[RFC] Add binary profile correlation to not load profile metadata sections into memory at runtime

Hi,

I’m creating a RFC about [Profile] Add binary profile correlation to offload profile metadata at runtime. by ZequanWu · Pull Request #69493 · llvm/llvm-project · GitHub for better discussion as requested at here.

Motivation

Since we don’t need the profile metadata sections at runtime(except data section is still needed for value profiling), we can somehow mark them metadata sections so that they not loaded into memory at runtime. Initially, I explored debug info correlation, which is used for PGO with value profiling disabled. However, it currently only works with DWARF and it’s be hard to add such artificial debug info for every function in to CodeView which is used on Windows. So, offloading profile metadata sections at runtime seems to be a more platform independent option. This is primary used for saving stripped binary size and reducing disk I/O when using code coverage.

Design

The idea is to offload profile metadata(profile name and data sections) from binary by marking them as metadata sections when lowering to object files, controlled by a new llvm flag. Under this mode, they don’t have SHF_ALLOC flags in ELF (Or have IMAGE_SCN_MEM_DISCARDABLE in COFF). So, they are not loaded into memory at runtime and can be stripped away as a post-linking step. After the process exits, the generated raw profiles will contains only headers + counters. llvm-profdata can be used correlate raw profiles with the unstripped binary to generate indexed profile.

Data

For chromium base_unittests with code coverage on linux, the binary size overhead due to instrumentation reduced from 64M to 38.8M (39.4%) and the raw profile files size reduced from 128M to 68M (46.9%).

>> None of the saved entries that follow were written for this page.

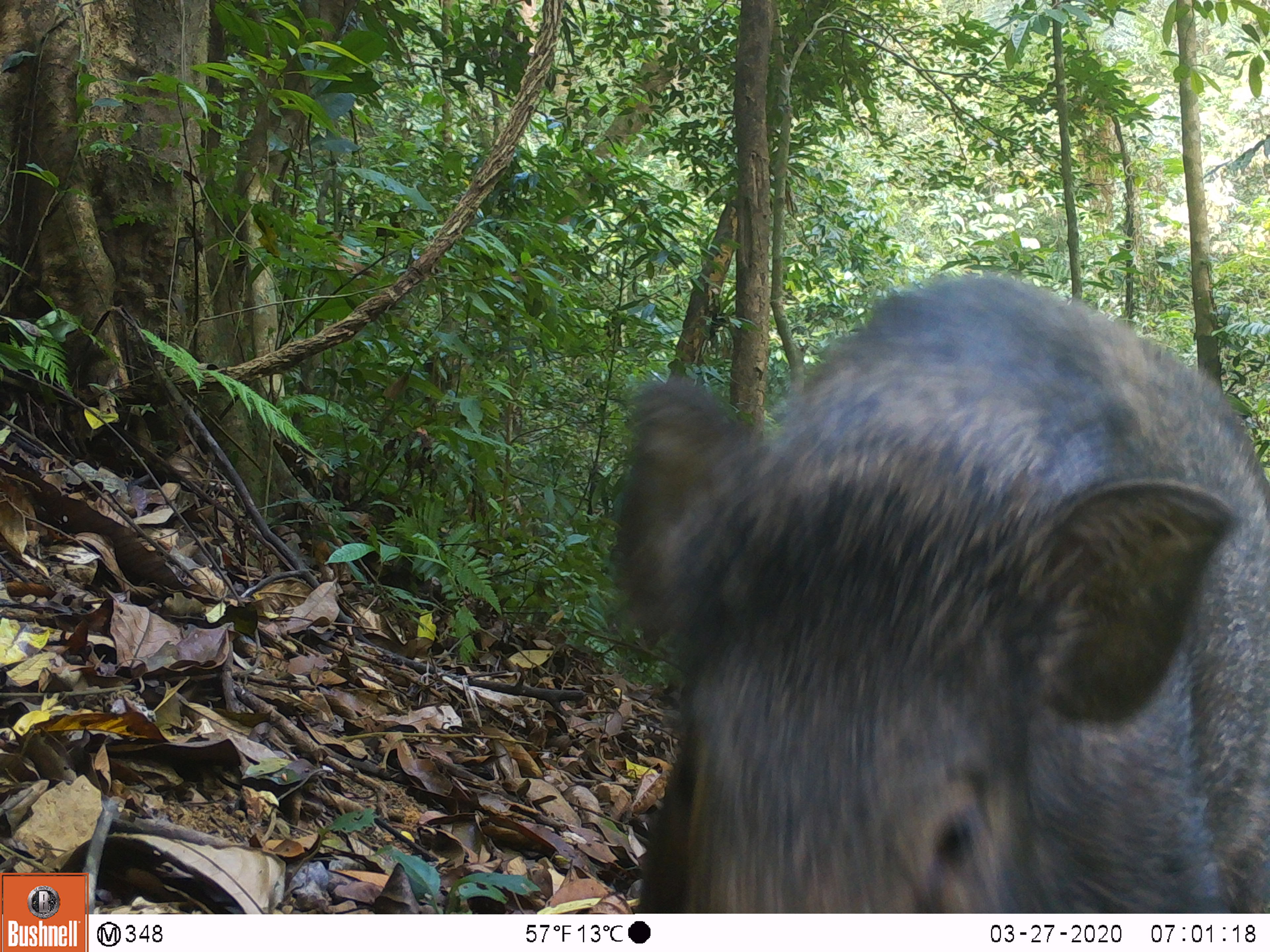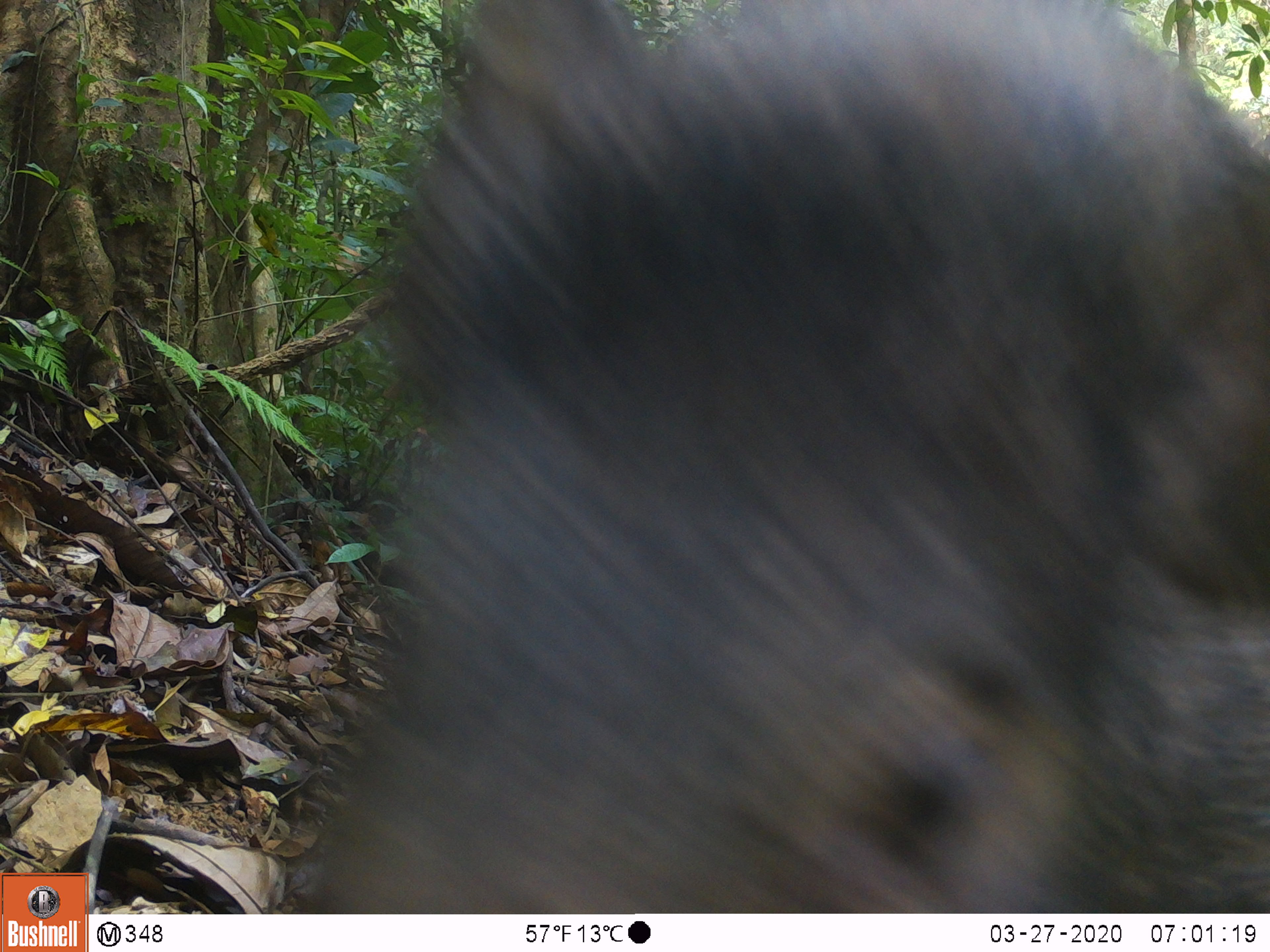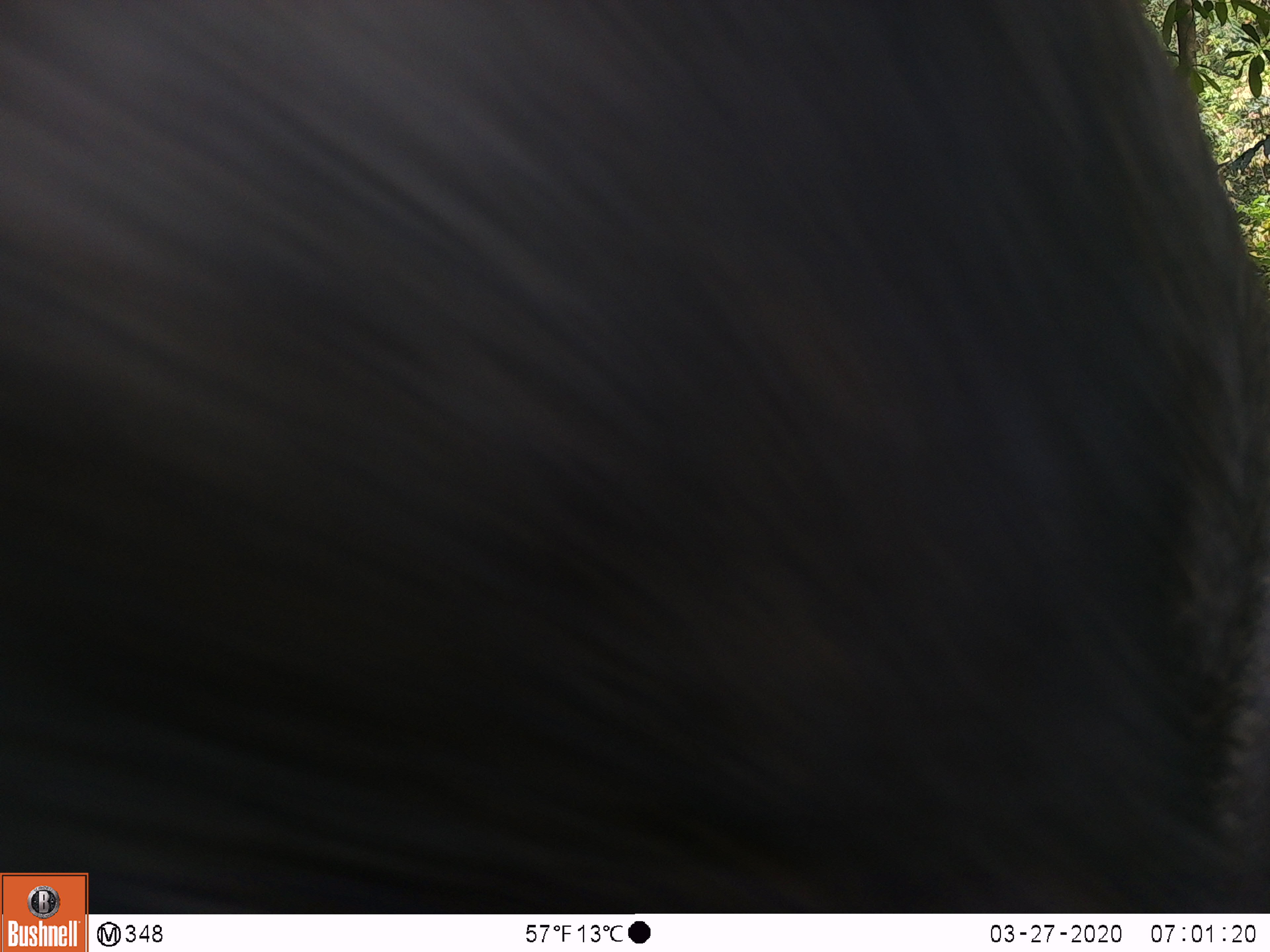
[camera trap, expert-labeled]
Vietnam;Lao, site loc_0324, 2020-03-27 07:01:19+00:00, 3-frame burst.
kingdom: Animalia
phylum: Chordata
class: Mammalia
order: Artiodactyla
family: Suidae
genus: Sus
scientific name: Sus scrofa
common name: eurasian wild pig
Eurasian wild pig (Sus scrofa). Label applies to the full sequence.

$ bloaty out/cov/base_unittests.stripped -- out/no-cov/base_unittests.stripped
    FILE SIZE        VM SIZE
 --------------  --------------
  +121% +30.4Mi  +121% +30.4Mi    .text
  [NEW] +14.6Mi  [NEW] +14.6Mi    __llvm_prf_data
  [NEW] +10.6Mi  [NEW] +10.6Mi    __llvm_prf_names
  [NEW] +5.86Mi  [NEW] +5.86Mi    __llvm_prf_cnts
   +95% +1.75Mi   +95% +1.75Mi    .eh_frame
  +108%  +400Ki  +108%  +400Ki    .eh_frame_hdr
  +9.5%  +211Ki  +9.5%  +211Ki    .rela.dyn
  +9.2% +95.0Ki  +9.2% +95.0Ki    .data.rel.ro
  +5.0% +87.3Ki  +5.0% +87.3Ki    .rodata
  [ = ]       0   +13% +47.0Ki    .bss
   +40% +1.78Ki   +40% +1.78Ki    .got
   +12% +1.49Ki   +12% +1.49Ki    .gcc_except_table
  [ = ]       0   +65% +1.23Ki    .relro_padding
   +62% +1.20Ki  [ = ]       0    [Unmapped]
   +13%    +448   +19%    +448    .init_array
  +8.8%    +192  [ = ]       0    [ELF Section Headers]
  +0.0%    +136  +0.0%     +80    [7 Others]
  +0.1%     +96  +0.1%     +96    .dynsym
  +1.2%     +96  +1.2%     +96    .rela.plt
  +1.5%     +80  +1.2%     +64    .plt
  [ = ]       0 -99.2% -3.68Ki    [LOAD #5 [RW]]
  +195% +64.0Mi  +194% +64.0Mi    TOTAL
$ bloaty out/cov-cor/base_unittests.stripped -- out/no-cov/base_unittests.stripped
    FILE SIZE        VM SIZE
 --------------  --------------
  +121% +30.4Mi  +121% +30.4Mi    .text
  [NEW] +5.86Mi  [NEW] +5.86Mi    __llvm_prf_cnts
   +95% +1.75Mi   +95% +1.75Mi    .eh_frame
  +108%  +400Ki  +108%  +400Ki    .eh_frame_hdr
  +9.5%  +211Ki  +9.5%  +211Ki    .rela.dyn
  +9.2% +95.0Ki  +9.2% +95.0Ki    .data.rel.ro
  +5.0% +87.3Ki  +5.0% +87.3Ki    .rodata
  [ = ]       0   +13% +47.0Ki    .bss
   +40% +1.78Ki   +40% +1.78Ki    .got
   +12% +1.49Ki   +12% +1.49Ki    .gcc_except_table
   +13%    +448   +19%    +448    .init_array
  +0.1%     +96  +0.1%     +96    .dynsym
  +1.2%     +96  +1.2%     +96    .rela.plt
  +1.2%     +64  +1.2%     +64    .plt
  +2.9%     +64  [ = ]       0    [ELF Section Headers]
  +0.0%     +40  +0.0%     +40    .data
  +1.2%     +32  +1.2%     +32    .got.plt
  +0.0%     +24  +0.0%      +8    [5 Others]
  [ = ]       0 -22.9%    -872    [LOAD #5 [RW]]
 -74.5% -1.44Ki  [ = ]       0    [Unmapped]
  [ = ]       0 -76.5% -1.45Ki    .relro_padding
  +118% +38.8Mi  +117% +38.8Mi    TOTAL

Build ID

Since the generated raw profiles contains only headers + counters, we need a way to associate them with their corresponding binaries at the merging step. Build id is already used by Fuchsia toolchain team to fetch matching raw profiles from a symbol server. So, it makes sense to use it for matching raw profiles with the unstripped binaries when merging. The workflow I have in mind is to have scripts invoke llvm-profdata to get all binary ids for all raw profiles, and selectively choose the raw pnrofiles with matching binary id and the binary to llvm-profdata for merging.

Discussions

Build ID

There are still few things unclear about Build ID in COFF.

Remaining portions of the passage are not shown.